→ **Exercise brief**:
Could you rewrite only the items starting with the line with "What distance from the camera" and going on through the last of the items, with "blurred background" replaced by "hazy backdrop" and everything else unchanged?
[Start of Data for this task]
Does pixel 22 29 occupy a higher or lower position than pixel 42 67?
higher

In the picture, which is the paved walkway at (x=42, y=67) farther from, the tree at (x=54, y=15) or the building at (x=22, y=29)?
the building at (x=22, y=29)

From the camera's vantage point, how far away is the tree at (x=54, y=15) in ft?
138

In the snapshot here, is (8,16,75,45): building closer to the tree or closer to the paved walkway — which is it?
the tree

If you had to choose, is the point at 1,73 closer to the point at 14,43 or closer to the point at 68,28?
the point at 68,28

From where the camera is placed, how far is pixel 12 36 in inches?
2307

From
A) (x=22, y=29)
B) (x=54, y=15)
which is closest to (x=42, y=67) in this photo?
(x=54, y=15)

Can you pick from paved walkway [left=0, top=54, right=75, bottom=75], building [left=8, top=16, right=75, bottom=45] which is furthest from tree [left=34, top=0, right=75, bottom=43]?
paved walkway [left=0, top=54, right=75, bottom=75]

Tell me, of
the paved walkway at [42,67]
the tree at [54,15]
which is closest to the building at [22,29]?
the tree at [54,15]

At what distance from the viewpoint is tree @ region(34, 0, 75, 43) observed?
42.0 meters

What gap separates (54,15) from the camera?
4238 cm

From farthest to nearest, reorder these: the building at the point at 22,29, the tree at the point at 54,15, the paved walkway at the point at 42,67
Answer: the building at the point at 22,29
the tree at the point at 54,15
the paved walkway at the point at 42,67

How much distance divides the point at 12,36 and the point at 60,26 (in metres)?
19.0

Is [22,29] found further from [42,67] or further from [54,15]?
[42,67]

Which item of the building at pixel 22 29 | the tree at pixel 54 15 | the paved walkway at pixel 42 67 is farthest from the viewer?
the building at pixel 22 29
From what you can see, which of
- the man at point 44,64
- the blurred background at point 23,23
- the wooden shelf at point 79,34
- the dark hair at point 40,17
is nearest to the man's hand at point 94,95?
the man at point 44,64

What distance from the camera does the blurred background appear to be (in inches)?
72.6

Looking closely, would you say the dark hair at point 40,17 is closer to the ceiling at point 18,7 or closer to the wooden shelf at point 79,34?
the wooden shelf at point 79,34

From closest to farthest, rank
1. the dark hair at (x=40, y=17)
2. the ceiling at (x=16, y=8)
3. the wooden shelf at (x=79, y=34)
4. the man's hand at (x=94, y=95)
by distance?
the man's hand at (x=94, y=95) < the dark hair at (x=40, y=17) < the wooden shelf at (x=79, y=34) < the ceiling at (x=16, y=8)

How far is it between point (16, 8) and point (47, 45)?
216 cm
[End of Data for this task]
→ **Answer to the problem**:
What distance from the camera does the hazy backdrop appear to be (in inches)?
72.6

Looking closely, would you say the dark hair at point 40,17 is closer to the ceiling at point 18,7 or closer to the wooden shelf at point 79,34?
the wooden shelf at point 79,34

From closest to farthest, rank
1. the dark hair at (x=40, y=17)
2. the ceiling at (x=16, y=8)
3. the wooden shelf at (x=79, y=34)
4. the man's hand at (x=94, y=95)
by distance?
the man's hand at (x=94, y=95) < the dark hair at (x=40, y=17) < the wooden shelf at (x=79, y=34) < the ceiling at (x=16, y=8)

How far is it between point (16, 8) and point (47, 45)?
216 cm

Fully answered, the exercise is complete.